Yong Loo Lin School of Medicine, National University of Singapore, Singapore, Republic of Singapore.
Philos Trans A Math Phys Eng Sci. 2023 May 15;381(2247):20220145. doi: 10.1098/rsta.2022.0145. Epub 2023 Mar 27.
Several applications involving counts present a large proportion of zeros (excess-of-zeros data). A popular model for such data is the hurdle model, which explicitly models the probability of a zero count, while assuming a sampling distribution on the positive integers. We consider data from multiple count processes. In this context, it is of interest to study the patterns of counts and cluster the subjects accordingly. We introduce a novel Bayesian approach to cluster multiple, possibly related, zero-inflated processes. We propose a joint model for zero-inflated counts, specifying a hurdle model for each process with a shifted Negative Binomial sampling distribution. Conditionally on the model parameters, the different processes are assumed independent, leading to a substantial reduction in the number of parameters as compared with traditional multivariate approaches. The subject-specific probabilities of zero-inflation and the parameters of the sampling distribution are flexibly modelled via an finite mixture with random number of components. This induces a two-level clustering of the subjects based on the zero/non-zero patterns (outer clustering) and on the sampling distribution (inner clustering). Posterior inference is performed through tailored Markov chain Monte Carlo schemes. We demonstrate the proposed approach on an application involving the use of the messaging service WhatsApp. This article is part of the theme issue 'Bayesian inference: challenges, perspectives, and prospects'.

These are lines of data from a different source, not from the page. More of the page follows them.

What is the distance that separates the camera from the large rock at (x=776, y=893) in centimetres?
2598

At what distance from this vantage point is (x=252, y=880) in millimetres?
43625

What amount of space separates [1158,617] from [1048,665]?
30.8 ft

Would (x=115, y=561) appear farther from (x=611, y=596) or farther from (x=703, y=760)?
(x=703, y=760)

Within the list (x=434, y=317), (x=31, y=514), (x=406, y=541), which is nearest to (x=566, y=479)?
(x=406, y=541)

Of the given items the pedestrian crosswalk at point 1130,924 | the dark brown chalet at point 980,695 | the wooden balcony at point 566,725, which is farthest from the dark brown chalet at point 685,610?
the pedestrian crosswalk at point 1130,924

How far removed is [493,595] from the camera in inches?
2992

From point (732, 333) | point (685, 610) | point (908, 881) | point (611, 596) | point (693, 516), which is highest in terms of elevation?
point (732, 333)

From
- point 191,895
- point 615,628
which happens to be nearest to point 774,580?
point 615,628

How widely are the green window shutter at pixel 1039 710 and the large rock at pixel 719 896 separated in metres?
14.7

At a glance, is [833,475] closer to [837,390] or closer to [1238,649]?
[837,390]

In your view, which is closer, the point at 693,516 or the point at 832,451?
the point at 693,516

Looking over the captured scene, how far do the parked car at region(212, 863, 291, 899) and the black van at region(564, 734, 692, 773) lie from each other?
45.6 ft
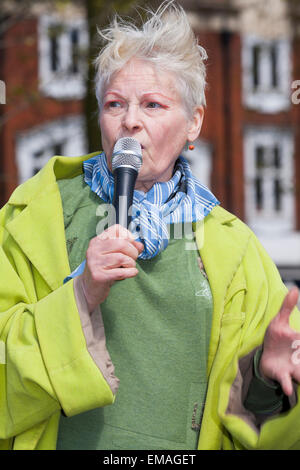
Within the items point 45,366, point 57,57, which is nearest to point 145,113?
point 45,366

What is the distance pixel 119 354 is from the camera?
1.71 m

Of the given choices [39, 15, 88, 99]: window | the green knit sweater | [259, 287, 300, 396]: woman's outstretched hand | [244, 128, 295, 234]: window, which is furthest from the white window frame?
[259, 287, 300, 396]: woman's outstretched hand

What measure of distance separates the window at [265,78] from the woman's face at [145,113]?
13852 millimetres

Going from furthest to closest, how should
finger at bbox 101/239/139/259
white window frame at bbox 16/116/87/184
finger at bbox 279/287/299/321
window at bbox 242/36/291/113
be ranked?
window at bbox 242/36/291/113 < white window frame at bbox 16/116/87/184 < finger at bbox 279/287/299/321 < finger at bbox 101/239/139/259

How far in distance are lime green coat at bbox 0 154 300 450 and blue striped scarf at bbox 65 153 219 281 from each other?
0.07 m

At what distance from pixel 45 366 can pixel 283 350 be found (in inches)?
22.8

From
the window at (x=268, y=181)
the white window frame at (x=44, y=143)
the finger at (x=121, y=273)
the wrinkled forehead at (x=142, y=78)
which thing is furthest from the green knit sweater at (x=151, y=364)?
the window at (x=268, y=181)

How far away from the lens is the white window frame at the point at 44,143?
44.9 feet

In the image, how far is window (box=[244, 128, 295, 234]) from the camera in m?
15.5

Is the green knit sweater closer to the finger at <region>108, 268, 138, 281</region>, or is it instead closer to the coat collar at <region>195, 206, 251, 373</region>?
the coat collar at <region>195, 206, 251, 373</region>

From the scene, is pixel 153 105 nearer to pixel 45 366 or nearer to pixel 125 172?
pixel 125 172

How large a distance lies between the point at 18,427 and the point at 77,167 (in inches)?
31.2

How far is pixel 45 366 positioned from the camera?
5.00 ft
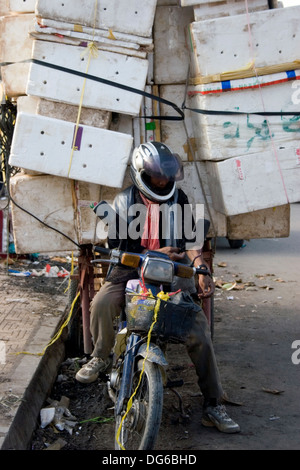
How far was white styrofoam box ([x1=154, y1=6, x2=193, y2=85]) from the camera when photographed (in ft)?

一些涉及计数的应用程序呈现出大量的零值(超额零数据)。对于此类数据,一种流行的模型是障碍模型,该模型明确地对零计数的概率进行建模,同时假设正整数的抽样分布。我们考虑来自多个计数过程的数据。在这种情况下,研究计数模式并相应地对主体进行聚类是很有意义的。我们介绍了一种新的贝叶斯方法来聚类多个可能相关的零膨胀过程。我们为零膨胀计数提出了一个联合模型,为每个过程指定一个障碍模型,其抽样分布为移位的负二项式分布。在模型参数的条件下,假设不同的过程是独立的,与传统的多元方法相比,这大大减少了参数的数量。通过具有随机数量组件的有限混合,灵活地对零膨胀的个体概率和抽样分布的参数进行建模。这会根据零/非零模式(外部聚类)和抽样分布(内部聚类)对主体进行两级聚类。通过定制的马尔可夫链蒙特卡罗方案进行后验推断。我们在涉及使用消息服务 WhatsApp 的应用程序中演示了所提出的方法。本文是“贝叶斯推理:挑战、观点和前景”主题特刊的一部分。